X-ray imaging plays an important role at Pearson Family Chiropractic, as it provides immediate insight into the condition of the musculoskeletal system. Using x-rays, Dr. Pearson can pinpoint the source of a patient’s pain, examine the aspects of an injury, and identify underlying problems requiring treatment. We can also rule out serious health issues before recommending a course of treatment. An x-ray can uncover a wide range of conditions, including broken bones, dislocated joints, and vertebral fractures. Whether you slip and fall at work or suffer extensive injuries in a car accident, a quick x-ray can help us assess your condition and establish your path to recovery. 

History of X-rays: X-rays were first observed and documented in 1895 by Wilhelm Conrad Roentgen, a German scientist who found them quite by accident when experimenting with vacuum tubes. A week later, he took an X-ray photograph of his wife's hand which clearly revealed her wedding ring and her bones.
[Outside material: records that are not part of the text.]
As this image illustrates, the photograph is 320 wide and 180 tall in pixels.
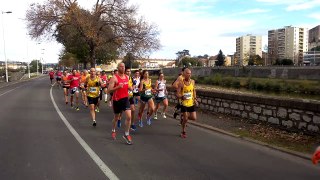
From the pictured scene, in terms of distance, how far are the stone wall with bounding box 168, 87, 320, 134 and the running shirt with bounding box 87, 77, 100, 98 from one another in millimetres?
4423

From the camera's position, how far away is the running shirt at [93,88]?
41.2ft

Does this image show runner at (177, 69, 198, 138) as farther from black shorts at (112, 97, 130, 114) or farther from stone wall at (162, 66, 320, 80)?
stone wall at (162, 66, 320, 80)

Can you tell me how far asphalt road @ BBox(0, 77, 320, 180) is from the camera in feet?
21.7

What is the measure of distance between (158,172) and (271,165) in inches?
82.6

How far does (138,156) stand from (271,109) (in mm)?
4978

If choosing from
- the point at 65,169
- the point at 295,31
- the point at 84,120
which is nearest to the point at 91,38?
the point at 84,120

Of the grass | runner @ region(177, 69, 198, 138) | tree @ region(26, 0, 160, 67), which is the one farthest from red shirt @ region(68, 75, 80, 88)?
tree @ region(26, 0, 160, 67)

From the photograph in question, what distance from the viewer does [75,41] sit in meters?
43.3

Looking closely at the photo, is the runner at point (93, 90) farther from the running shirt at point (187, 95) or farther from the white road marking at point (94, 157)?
the running shirt at point (187, 95)

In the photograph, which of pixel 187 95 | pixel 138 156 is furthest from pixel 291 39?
pixel 138 156

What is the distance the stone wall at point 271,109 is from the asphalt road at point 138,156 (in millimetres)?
1624

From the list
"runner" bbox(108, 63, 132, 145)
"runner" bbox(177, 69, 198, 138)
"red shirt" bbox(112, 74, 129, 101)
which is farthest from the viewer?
"runner" bbox(177, 69, 198, 138)

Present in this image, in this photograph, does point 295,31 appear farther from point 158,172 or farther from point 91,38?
point 158,172

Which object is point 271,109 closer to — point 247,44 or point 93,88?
point 93,88
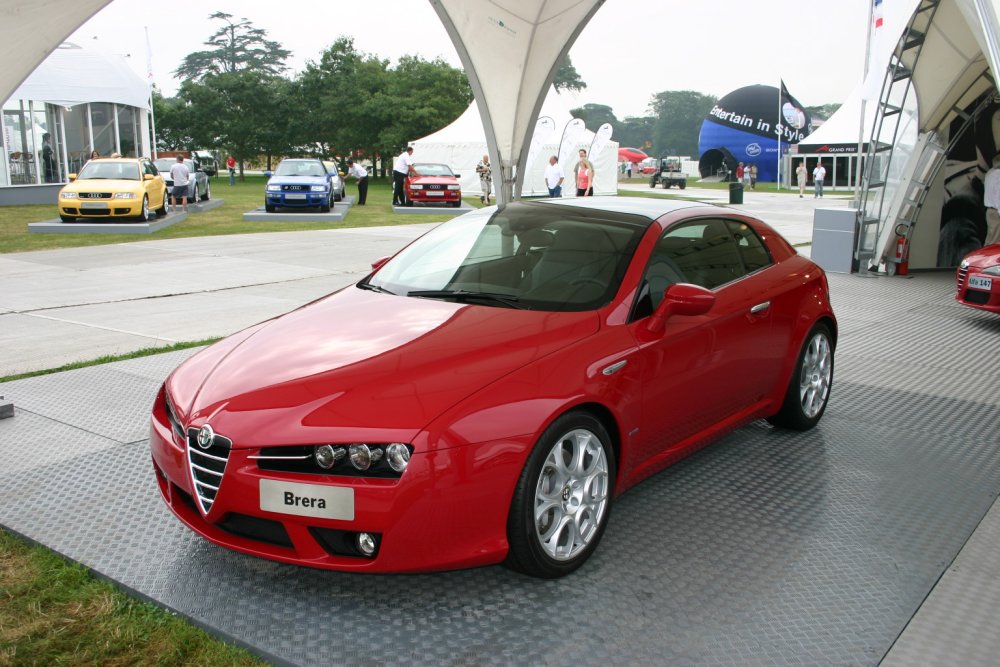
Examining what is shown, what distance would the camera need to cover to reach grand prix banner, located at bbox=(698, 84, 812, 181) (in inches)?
2491

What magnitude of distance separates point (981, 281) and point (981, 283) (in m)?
0.02

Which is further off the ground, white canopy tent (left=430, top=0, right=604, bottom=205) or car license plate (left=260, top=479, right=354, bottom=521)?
white canopy tent (left=430, top=0, right=604, bottom=205)

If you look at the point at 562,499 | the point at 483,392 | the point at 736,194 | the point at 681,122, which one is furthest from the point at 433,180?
the point at 681,122

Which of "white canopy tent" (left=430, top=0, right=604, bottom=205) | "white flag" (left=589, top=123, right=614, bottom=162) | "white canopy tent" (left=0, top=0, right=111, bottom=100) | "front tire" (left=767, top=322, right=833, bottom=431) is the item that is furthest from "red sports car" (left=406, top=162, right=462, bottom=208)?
"front tire" (left=767, top=322, right=833, bottom=431)

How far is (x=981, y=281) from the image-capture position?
28.7ft

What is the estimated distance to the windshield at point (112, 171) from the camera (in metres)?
20.2

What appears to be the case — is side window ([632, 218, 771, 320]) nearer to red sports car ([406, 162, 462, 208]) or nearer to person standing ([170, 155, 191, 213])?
person standing ([170, 155, 191, 213])

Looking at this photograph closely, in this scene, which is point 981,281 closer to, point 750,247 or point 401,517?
point 750,247

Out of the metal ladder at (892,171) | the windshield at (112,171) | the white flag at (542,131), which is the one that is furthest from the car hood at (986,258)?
the white flag at (542,131)

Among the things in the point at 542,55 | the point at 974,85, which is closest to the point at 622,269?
the point at 542,55

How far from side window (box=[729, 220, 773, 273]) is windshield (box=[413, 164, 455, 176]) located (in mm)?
23544

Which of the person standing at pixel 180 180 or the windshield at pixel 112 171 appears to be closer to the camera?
the windshield at pixel 112 171

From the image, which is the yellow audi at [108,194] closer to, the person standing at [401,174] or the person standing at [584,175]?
the person standing at [401,174]

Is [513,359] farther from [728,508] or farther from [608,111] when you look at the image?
[608,111]
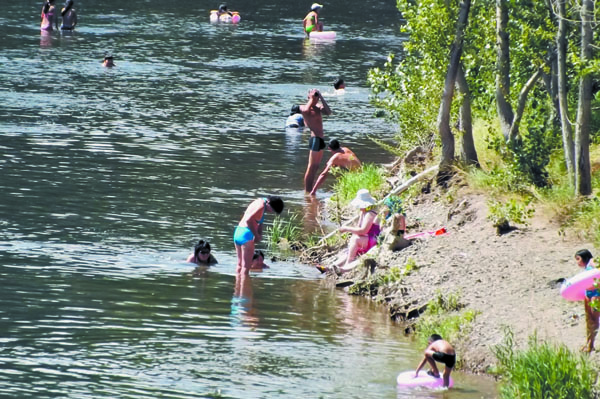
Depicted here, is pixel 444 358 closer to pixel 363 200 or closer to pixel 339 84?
pixel 363 200

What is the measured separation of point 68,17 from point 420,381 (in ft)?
124

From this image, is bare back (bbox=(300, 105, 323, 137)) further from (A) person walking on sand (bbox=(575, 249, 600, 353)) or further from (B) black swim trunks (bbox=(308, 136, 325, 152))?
(A) person walking on sand (bbox=(575, 249, 600, 353))

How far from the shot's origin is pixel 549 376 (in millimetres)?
13500

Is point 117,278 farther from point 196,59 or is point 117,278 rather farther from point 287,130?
point 196,59

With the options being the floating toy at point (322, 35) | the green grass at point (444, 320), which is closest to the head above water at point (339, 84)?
the floating toy at point (322, 35)

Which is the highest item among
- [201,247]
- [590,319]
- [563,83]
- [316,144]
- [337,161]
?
[563,83]

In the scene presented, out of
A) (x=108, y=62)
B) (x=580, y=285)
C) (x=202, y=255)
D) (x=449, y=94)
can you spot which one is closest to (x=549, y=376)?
(x=580, y=285)

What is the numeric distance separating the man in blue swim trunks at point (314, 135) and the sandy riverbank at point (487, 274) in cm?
509

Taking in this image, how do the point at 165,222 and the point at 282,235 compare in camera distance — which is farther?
the point at 165,222

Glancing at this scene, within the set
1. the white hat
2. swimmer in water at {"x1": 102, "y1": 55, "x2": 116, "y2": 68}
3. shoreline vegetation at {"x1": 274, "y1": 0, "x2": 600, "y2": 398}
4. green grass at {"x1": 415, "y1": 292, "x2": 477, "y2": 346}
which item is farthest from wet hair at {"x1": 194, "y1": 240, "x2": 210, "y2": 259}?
swimmer in water at {"x1": 102, "y1": 55, "x2": 116, "y2": 68}

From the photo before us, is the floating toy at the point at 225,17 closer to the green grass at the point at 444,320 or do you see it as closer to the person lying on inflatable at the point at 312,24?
the person lying on inflatable at the point at 312,24

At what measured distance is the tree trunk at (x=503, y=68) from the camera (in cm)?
2114

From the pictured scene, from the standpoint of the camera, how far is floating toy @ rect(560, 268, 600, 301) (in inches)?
579

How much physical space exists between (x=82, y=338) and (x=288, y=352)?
2515 millimetres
The photograph electrified the general public and aroused great scientific interest in the new form of radiation. Roentgen called it "X" to indicate it was an unknown type of radiation, and the name stuck despite his colleagues suggesting they be called Roentgen rays. 

Roentgen discovered that as the wavelengths of light decrease, they increase in energy; X-rays have smaller wavelength and therefore higher energy than ultraviolet waves. We usually talk about X-rays in terms of their energy rather than wavelength. This is partially because X-rays have very small wavelengths, and also because X-ray light tends to act more like a particle than a wave. X-ray detectors collect actual photons of X-ray light - which is very different from the radio telescopes that have large dishes designed to focus radio waves.